Dalam permainan voli, setiap pemain mempunyai peran dan posisi mereka masing-masing yang dianutrasikan dengan baik oleh aturan permainan. Tidak sembarang pemain diperbolehkan untuk melakukan smash dari depan garis serang. Berdasarkan peraturan Federasi Volly Internasional (FIVB), pemain yang diperbolehkan melakukan smash dari depan garis serang adalah pemain posisi 2,3, dan 4.
Posisi 2,3,4, biasanya adalah posisi pemain depan. Dalam tata letak pemain voli, pemain depan berada di depan garis tengah atau garis serang. Pemain posisi 2 biasanya berfungsi sebagai “Outside Hitter”, pemain posisi 3 sebagai “Middle Blocker”, dan pemain posisi 4 sebagai “Opposite Hitter”. Mereka bertugas untuk melakukan serangan terhadap tim lawan, termasuk melakukan smash.
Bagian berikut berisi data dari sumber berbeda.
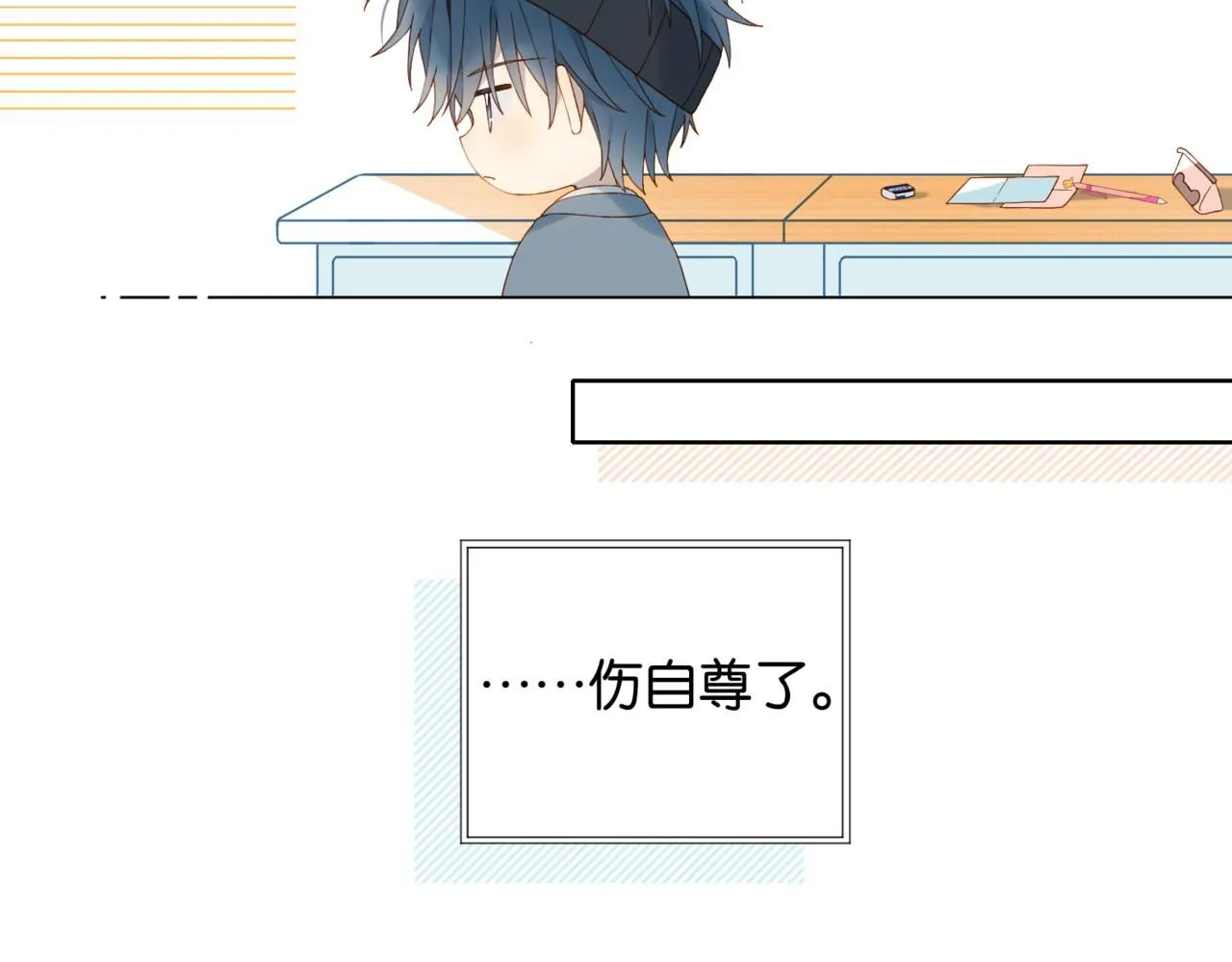 第63话 专用老师 第45页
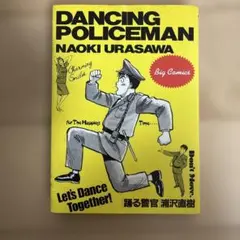 浦沢直樹 踊る警官 DANCING POLICEMAN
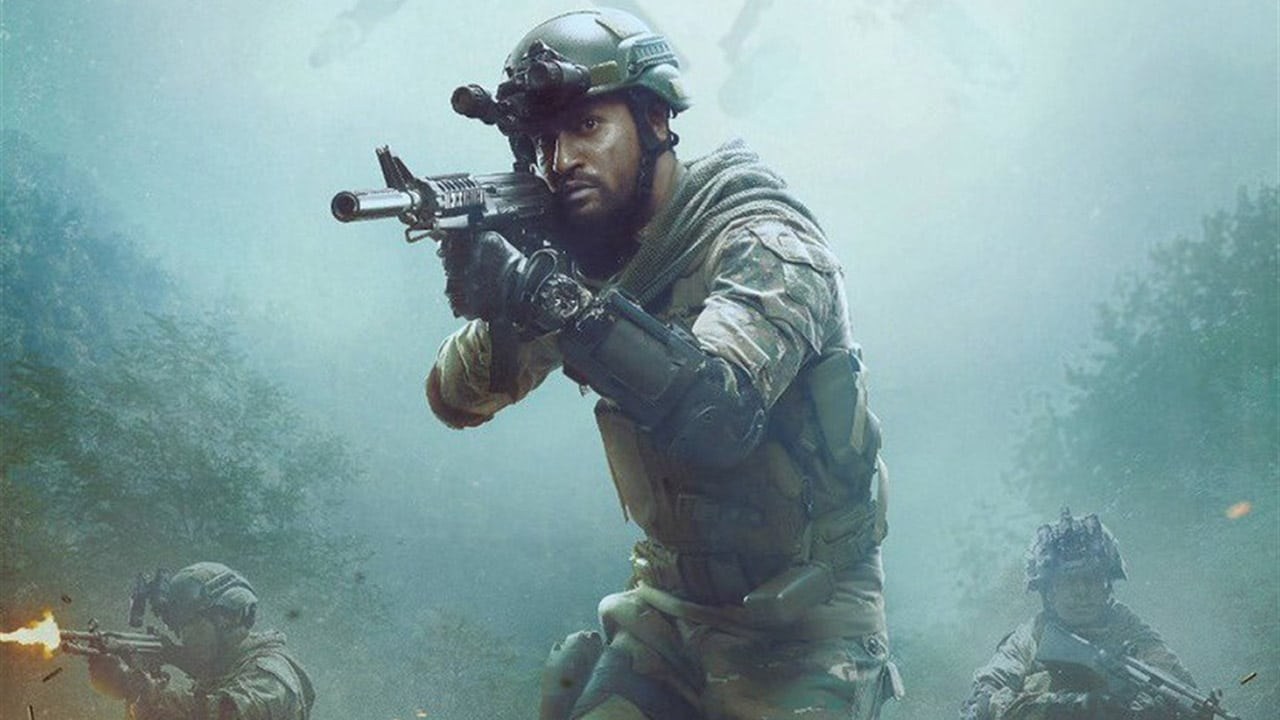 Foto de URI: THE SURGICAL STRIKE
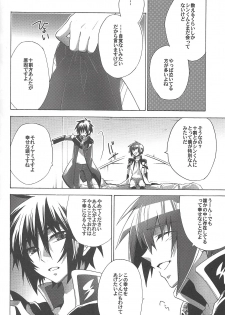 [sachi-machi (Shiina Ayumi)] Hanpirei Koufukuron - Happiness to be inversely proportional to (Gundam Seed Destiny) - page 23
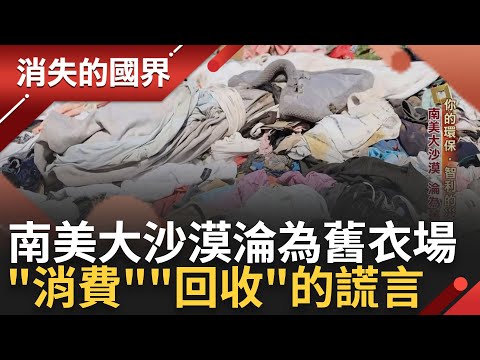 South America's Great Desert Becomes a Black Hole for Old Clothes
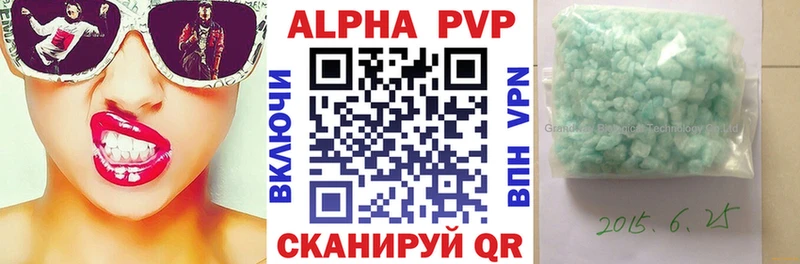 Alpha-PVP кристаллы  Ипатово 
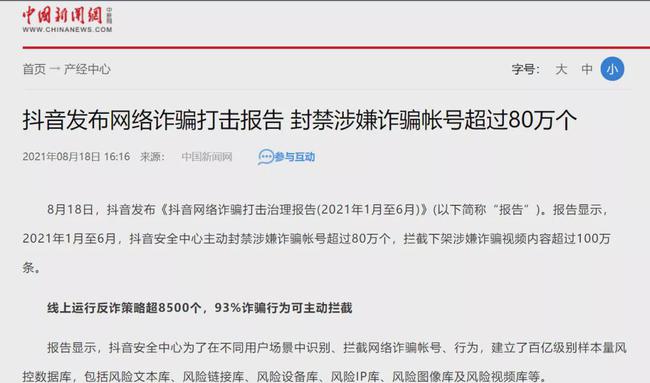 百家号:正版澳门管家婆资料大全波币-四象是什么  第2张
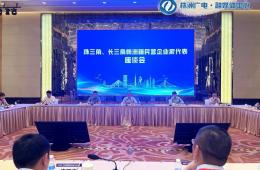 我司應(yīng)邀參加珠三角、長三角株洲籍民營企業(yè)家炎帝陵謁陵儀式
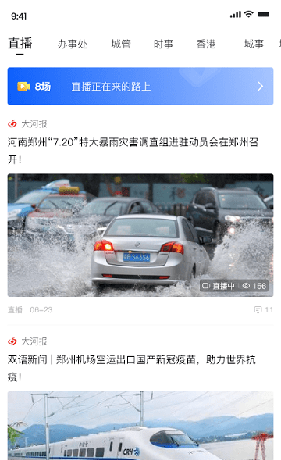豫视频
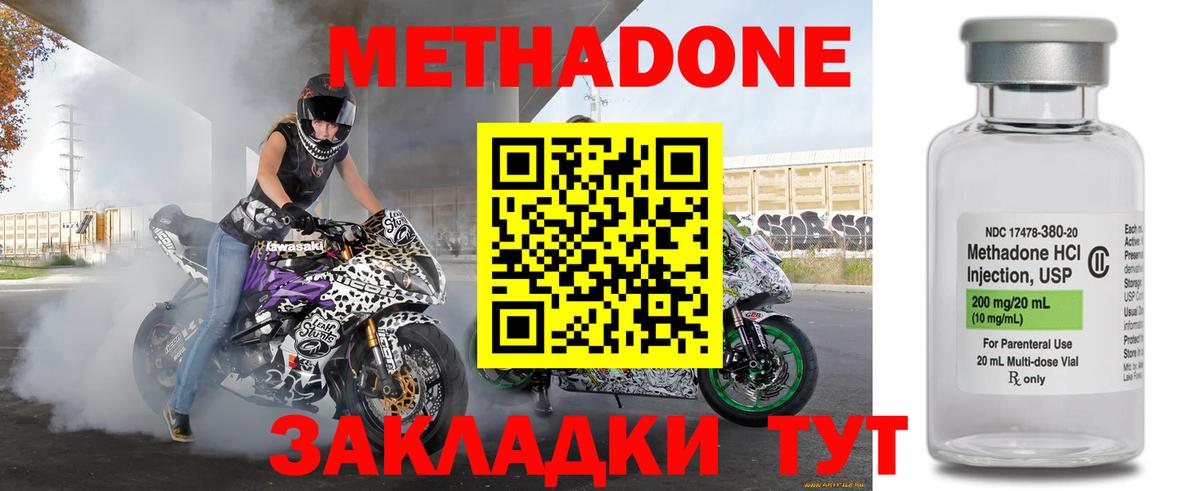 МЕТАДОН кристалл  Вход с VPN  Сорочинск  МЕТАДОН VHQ 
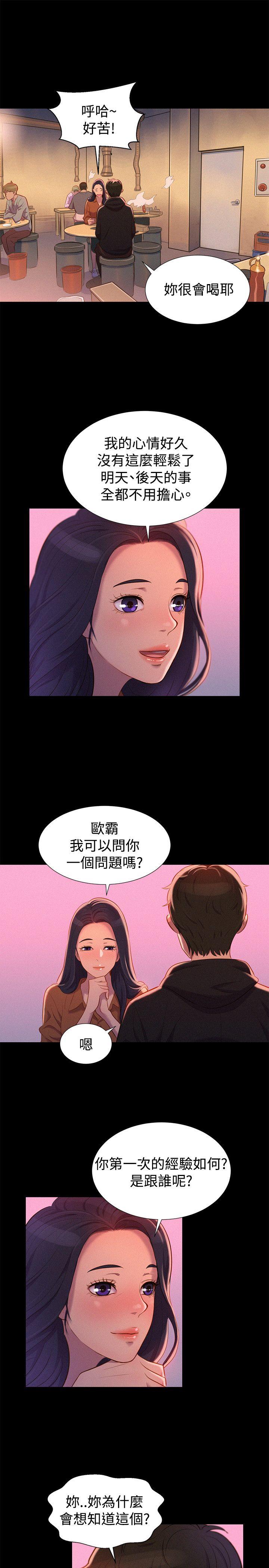 不伦驾训班 第36話 第22页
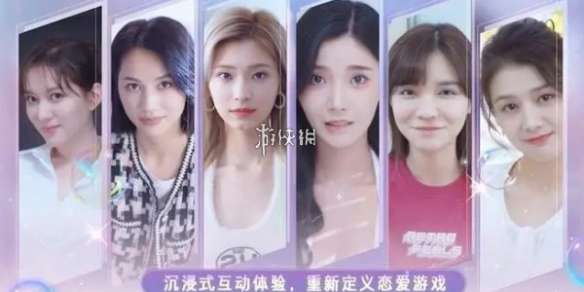 完蛋我被美女包围了手机版什么时候上线-完蛋我被美女包围了手机版上线时间介绍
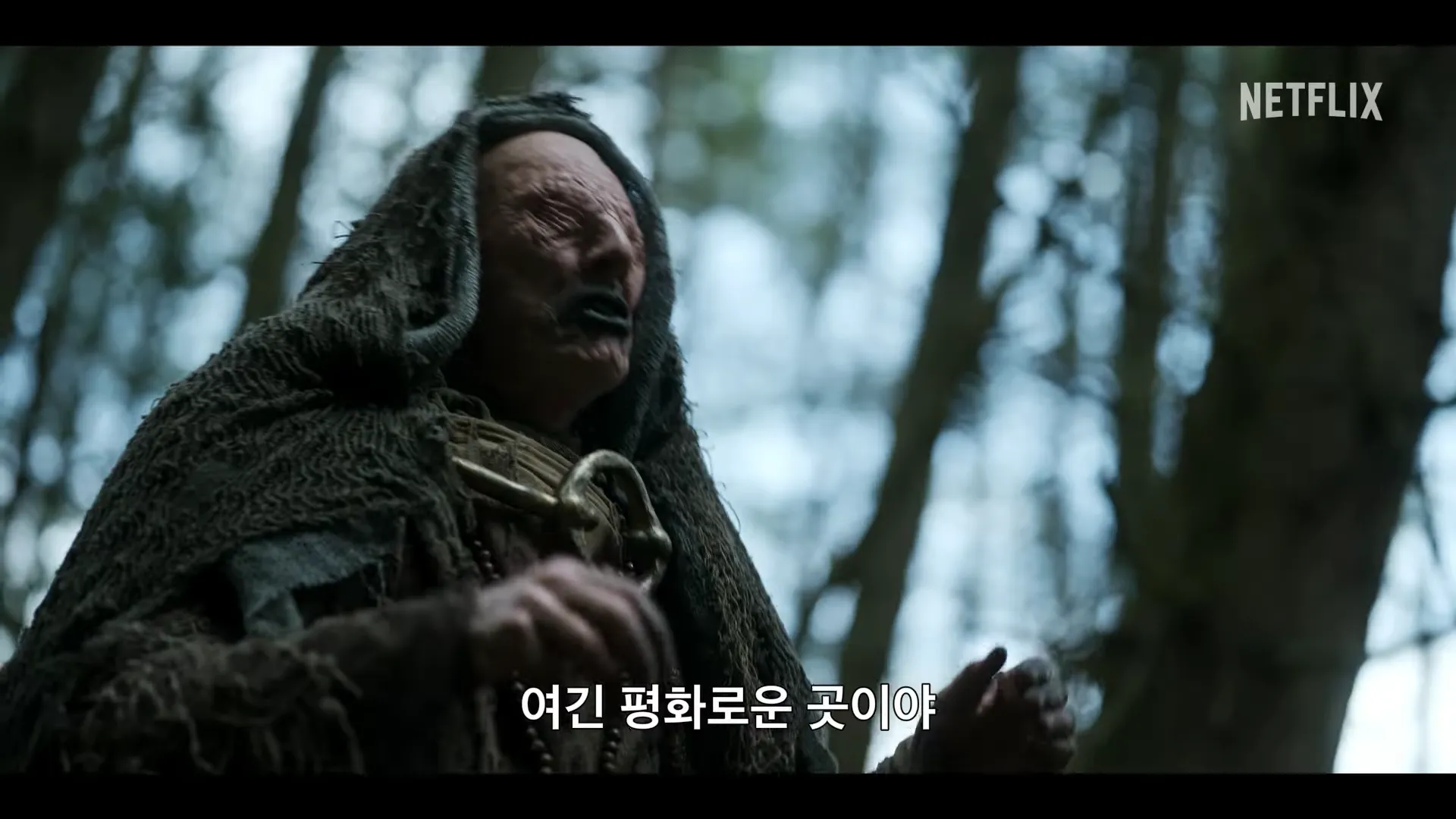 바이킹스발할라-시즌2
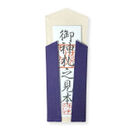 OFUDA-Pocket(生成×紫)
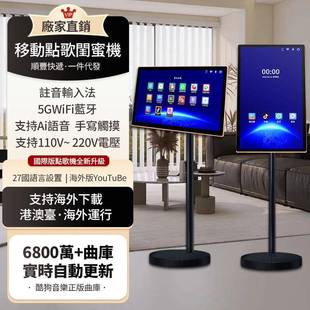 欢唱迪闺蜜机家庭KTV点歌机一体机智慧屏平板电视触摸屏点歌台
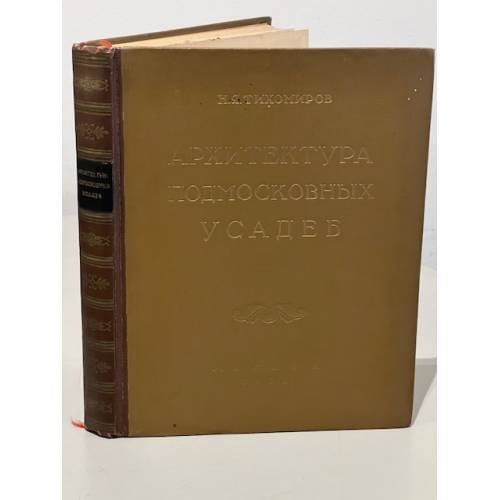 Обложка книги «Архитектура Подмосковных усадеб» — Н. Я. Тихомиров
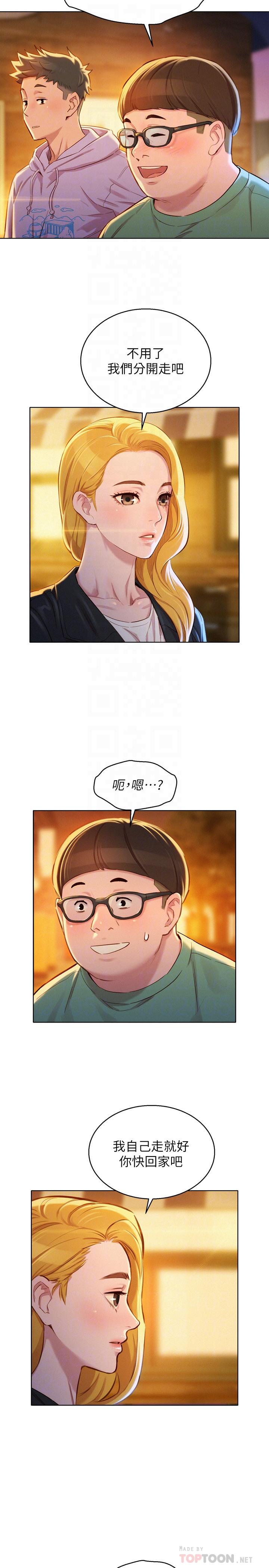 《漂亮乾姊姊》漫画 第96話-我只愛慧美姐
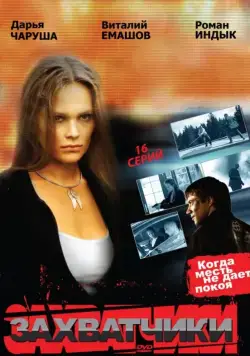 Постер: Захватчики (2009)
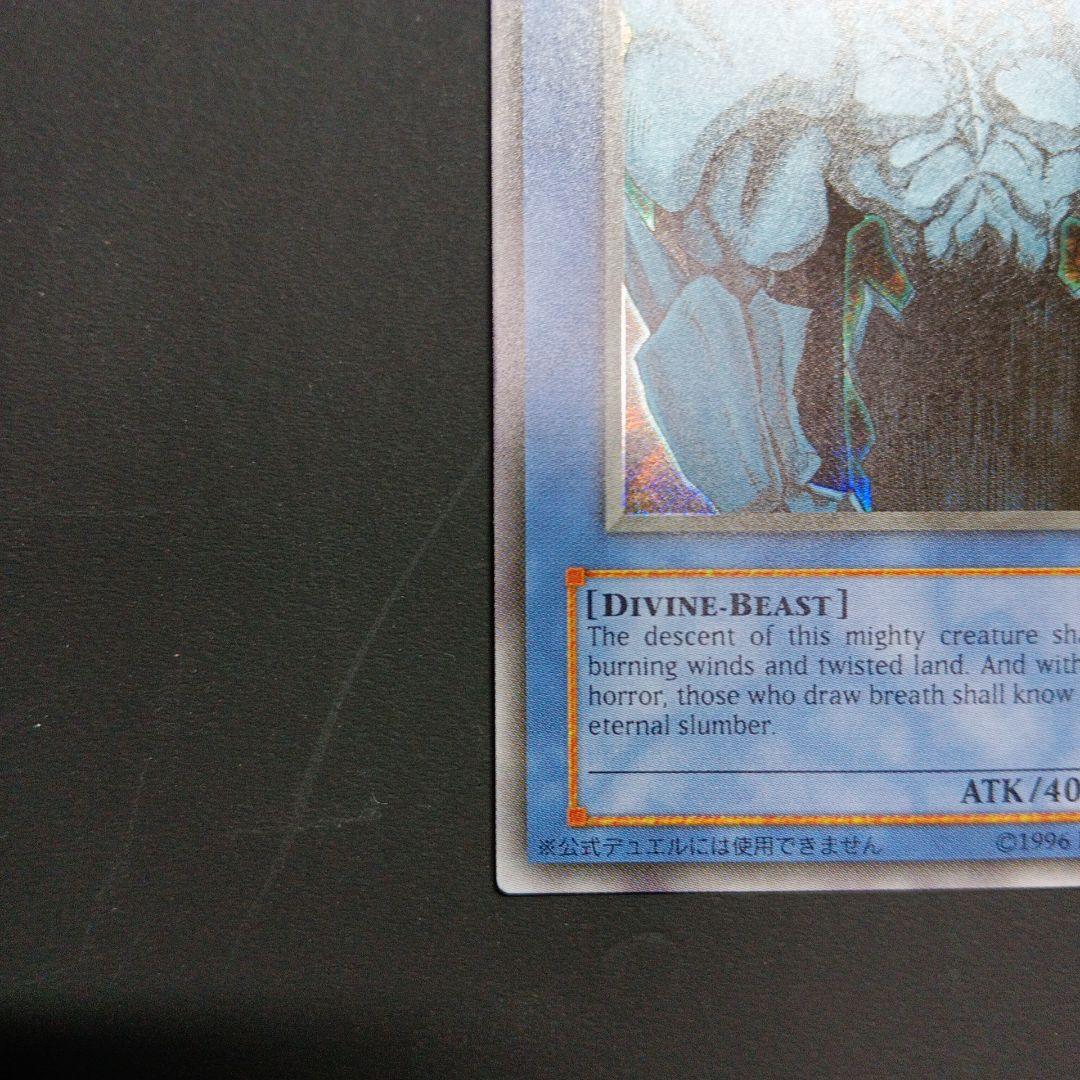 スライファー・ザ・スカイ・ドラゴン GBI-001神のカード3種 - メルカリ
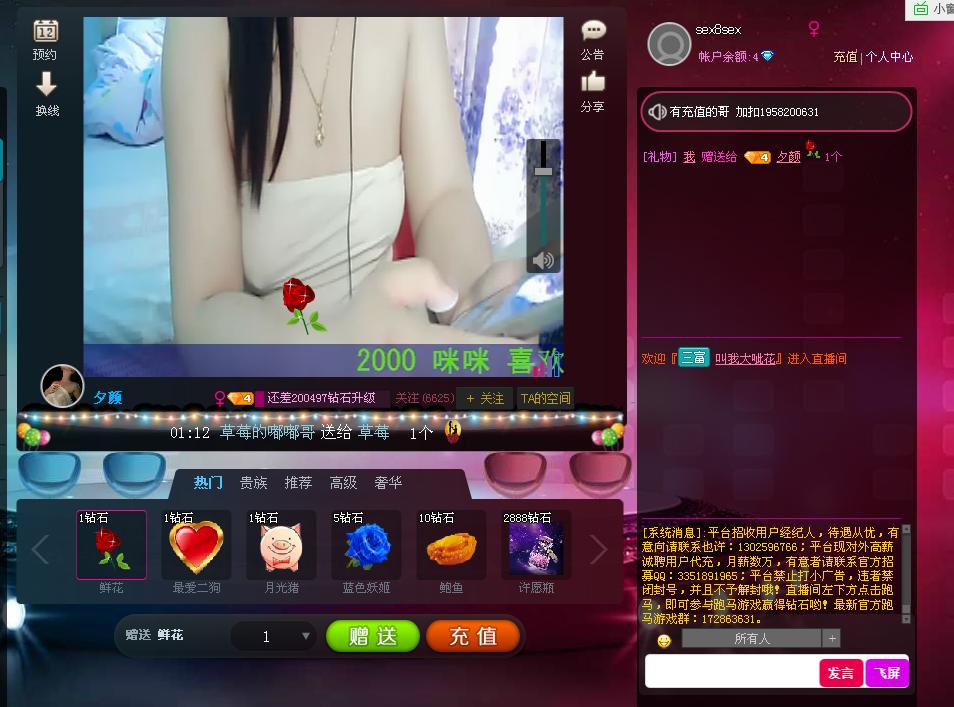 QQ图片20160311114109.jpg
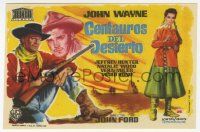 6x841 SEARCHERS Spanish herald '60 Jano art of John Wayne, Hunter & Natalie Wood, John Ford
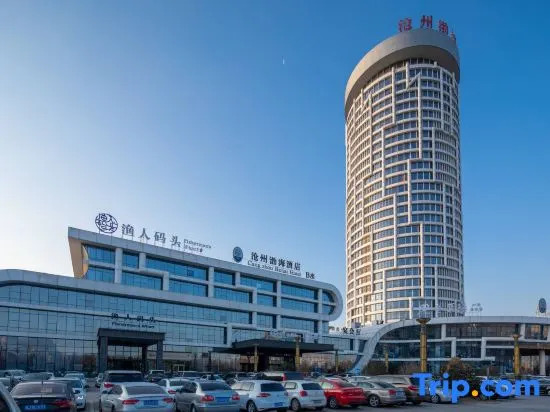 Cangzhou Bohai Hotel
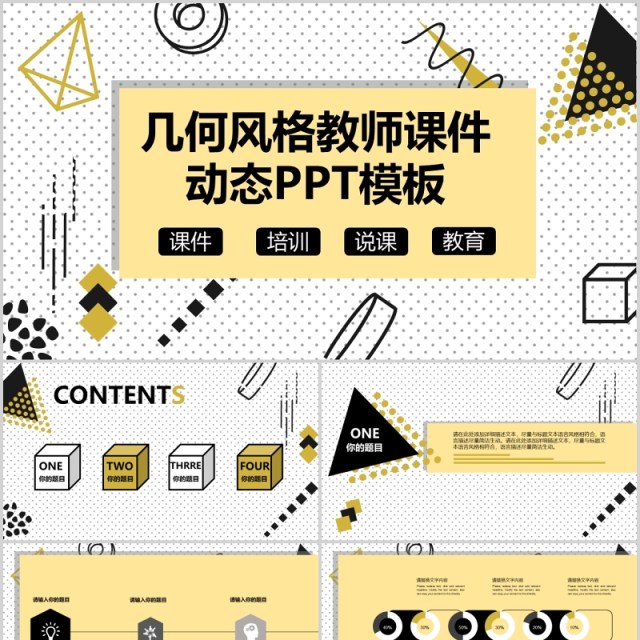 几何风教师教学数学课件PPT模板 几何风教师教学数学课件PPT模板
Pemain posisi 2,3 dan 4 merupakan pemain-pemain yang diperbolehkan untuk melakukan smash dari depan garis serang dalam permainan voli, menurut aturan FIVB. Mereka masing-masing mempunyai peran penting dalam serangan dan memiliki kemampuan untuk melakukan smash yang baik. Oleh karena itu, pemahaman yang baik tentang posisi ini sangat penting bagi strategi dan suksesnya suatu tim.